DOCUMENT EXTRACT:
◇ ◇ ◇

Following the ACT-R framework, we posit that items are stored in long-term memory in associative networks, and that items that have been encountered together form links through which activation can spread. Retrieval of an item from memory occurs when the representation receives sufficient activation to pass some threshold and enters awareness. The activation of an item at any given time is the sum of activation from two sources. The first, baseline activation, is determined by history. It increases with rehearsal of an item and with the frequency of retrieval, and it decreases with the length of time since the item was last retrieved. The second type of activation, source activation, is determined by the proportion of attentional resources directed to a cue at a given moment. The source activation received by a given item spreads to its associates, is distributed among them, and in turn spreads from them to their associates. The level of activation spread from one item to another is proportional to the strength of association between the two items. Source activation is a limited resource, thus the amount of activation reaching a given item in memory is inversely proportional to the number of competing associates.

The content of focal attention is in a constant state of flux, and once a cue exits attention, source activation to its associates in memory decays rapidly. However, decay is not instantaneous, and we speculate that this allows source activation received by a memory item from a series of associated cues passing through attention to be summated over brief intervals. The item retrieved from memory at a given moment is the item with the highest total activation, baseline activation plus source activation received through associative links.

Prospective memory, by its nature, involves dual task processing. Once an intention is delayed, retrieval of that intention must occur during progress of whatever task is ongoing. Thus, retrieval of intentions must compete with retrieval of memory items directly associated with the goals of the ongoing task. The ongoing task has an advantage in this competition as it guides attention to environmental information needed to achieve its goal. The overarching goal, when in focal attention, provides activation for retrieval of sub-goals, and sub-goals, when in focal attention, in turn provide activation to help maintain the overarching goal as well as to retrieve specific information relevant to the task. So how are deferred goals ever successfully retrieved when we are in the midst of performing ongoing tasks? We attempt to answer that question in the following section.Sources of variance in prospective memory performance in the real world.

◇ ◇ ◇

Records of scene-based questions
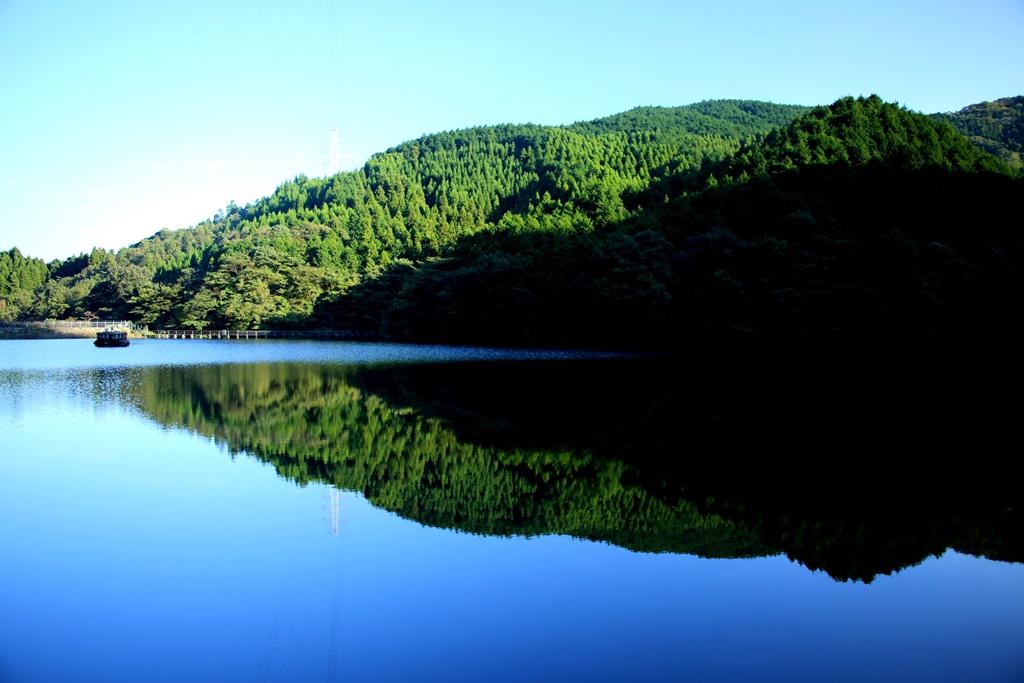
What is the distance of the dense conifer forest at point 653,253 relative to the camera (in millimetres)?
37031

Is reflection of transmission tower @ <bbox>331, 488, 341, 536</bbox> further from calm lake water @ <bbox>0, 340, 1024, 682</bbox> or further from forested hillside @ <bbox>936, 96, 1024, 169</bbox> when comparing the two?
forested hillside @ <bbox>936, 96, 1024, 169</bbox>

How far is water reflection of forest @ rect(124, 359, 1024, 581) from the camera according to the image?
9.90 m

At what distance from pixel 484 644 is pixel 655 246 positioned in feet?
133

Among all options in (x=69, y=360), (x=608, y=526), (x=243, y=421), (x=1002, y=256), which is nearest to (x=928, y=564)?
(x=608, y=526)

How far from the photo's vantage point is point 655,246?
45.6m

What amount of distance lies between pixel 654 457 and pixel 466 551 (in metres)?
5.91

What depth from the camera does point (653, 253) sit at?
1784 inches

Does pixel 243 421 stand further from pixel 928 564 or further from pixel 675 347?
pixel 675 347

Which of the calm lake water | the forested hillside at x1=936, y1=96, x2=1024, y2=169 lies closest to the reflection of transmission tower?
the calm lake water

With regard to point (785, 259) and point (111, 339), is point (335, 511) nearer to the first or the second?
point (785, 259)

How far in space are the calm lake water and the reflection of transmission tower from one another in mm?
66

◇ ◇ ◇

YOUR OBJECTIVE: Continue the extract on memory activation and prospective memory from the point where it stops. The rows play no part in this exercise.

WRITTEN RESPONSE:
Our theoretical account of prospective memory suggests that the probability of retrieval of an intention (at the desired time or otherwise) is determined by several factors, one of which is the effectiveness of cues associated with the stored intention that may be noticed and processed attentively. The effectiveness of a cue hinges on the level of activation delivered to the intention from the cue. Therefore the strength of a cue’s association to the intention, the number of intentions associated with that cue, and the number of intermediate links though which source activation must spread before reaching the stored intention should influence prospective memory performance. Direct and indirect experimental evidence supports these predictions. A number of studies have demonstrated a substantial effect of the strength of association between a cue and an intention--either by choosing cues with a strong a priori association to the intention (Mantyla, 1993; McDaniel & Einstein, 2000; Nowinski & Dismukes, in press) or by encouraging participants to rehearse the association (Guynn, McDaniel & Einstein, 1998; Passolunghi, Brandimonte & Cornoldi, 1995; Taylor, Marsh, Hicks & Hancock, 2004). Fewer studies have examined the effect of the number of associations to the cue on prospective memory performance, but McDaniel and Einstein (1993) demonstrated that words that were likely to have fewer associations, unfamiliar words such as bole and monad, were more effective prospective memory cues than more common words. Finally, several studies have demonstrated that cues associated only indirectly to an intention are less effective than are directly associated cues. These studies found that prospective memory performance was better when specific cues rather than general category cues were used to define the conditions for executing intentions; for example instructions to participants might read: “Press the slash key when you see the word apple,” versus “Press the slash key when you see the name of a fruit” (Cherry, et al., 2001; Ellis & Milne, 1996). When a general category instruction is used cue activation must spread across two associative links from the specific target presented at retrieval to the category concept to the intention.

The encoding of an intention is another major factor influencing prospective memory performance. We suggest that intentions are encoded in a form similar to IF…THEN statements, with the THEN part specifying what is to be done and the IF part specifying the conditions under which the intention is to be executed. The Holbrook et al. (2005) diary study found substantial variation in the way that individuals encoded intentions to perform everyday tasks. Often individuals encoded only a vague notion of the window of opportunity for executing an intention, and did not identify specific cues they were likely to encounter that could trigger retrieval of the intention at the appropriate time. For example, one might form an intention to go to the grocery store without specifying when to execute the intention. In these circumstances retrieval depends on chance encounters with cues that have preexisting associations with the intention—for example, one might be reminded of the need to get groceries while eating lunch in the office cafeteria. The effects of variation in encoding of intentions have not been explored experimentally until recently. In most laboratory paradigms the instructions to participants specify a particular cue that narrowly defines the condition under which the prospective task is to be executed (e.g., encountering a particular word or category of word while performing the ongoing task of evaluating the pleasantness of a series of words). Later in this chapter we report an experimental study of interruptions in which encoding was manipulated and which supports the associative activation model.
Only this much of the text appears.